## Task prompt
From the line containing "category: kudu" to the last line of the records below, retype every line exactly and output nothing else.

## Records from a collection

== Segment start ==

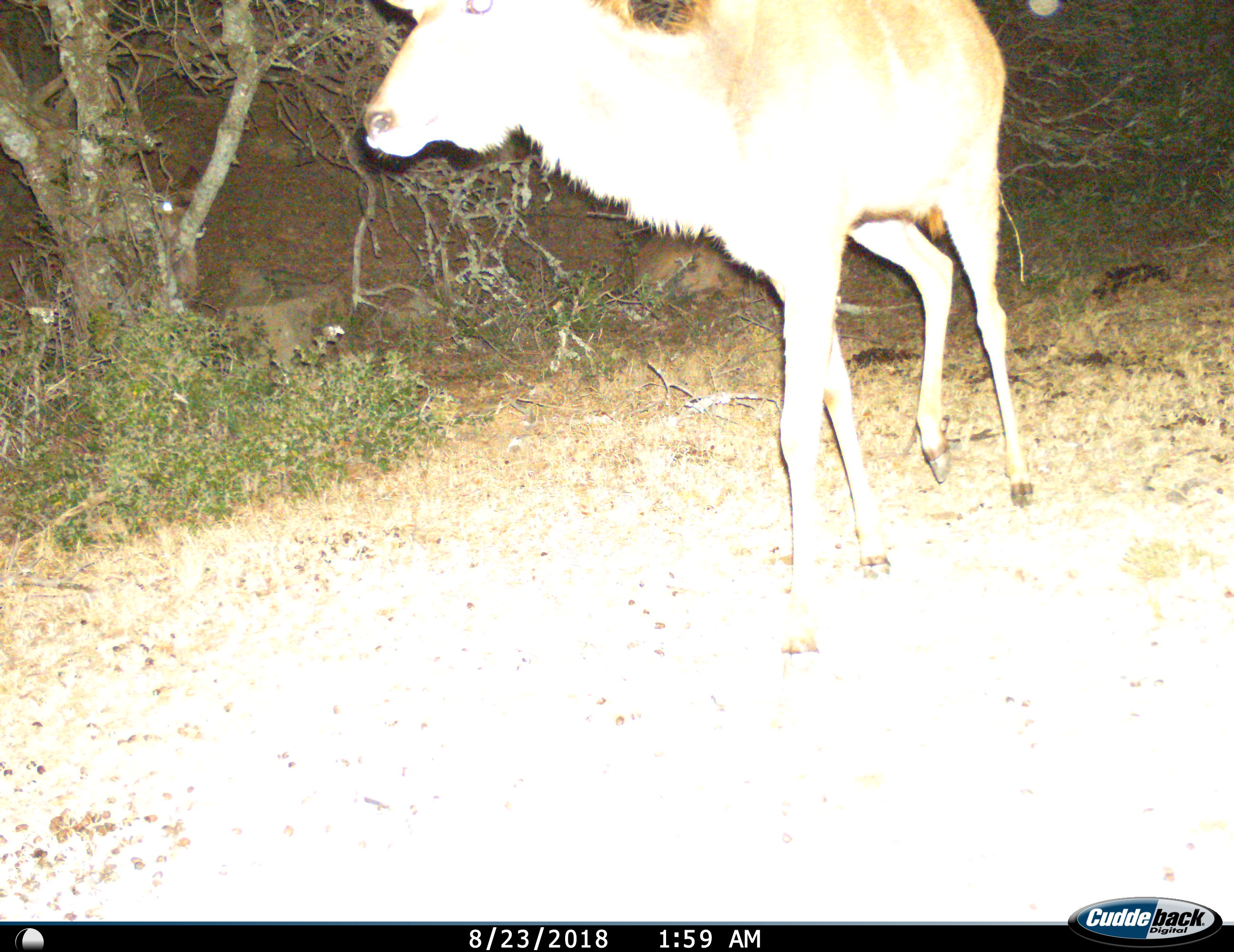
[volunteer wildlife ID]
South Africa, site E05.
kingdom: Animalia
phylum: Chordata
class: Mammalia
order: Artiodactyla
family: Bovidae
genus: Tragelaphus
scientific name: Tragelaphus strepsiceros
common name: greater kudu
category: kudu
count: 1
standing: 0%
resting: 0%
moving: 100%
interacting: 0%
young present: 0%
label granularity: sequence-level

== Segment end ==

## Finished task
category: kudu
count: 1
standing: 0%
resting: 0%
moving: 100%
interacting: 0%
young present: 0%
label granularity: sequence-level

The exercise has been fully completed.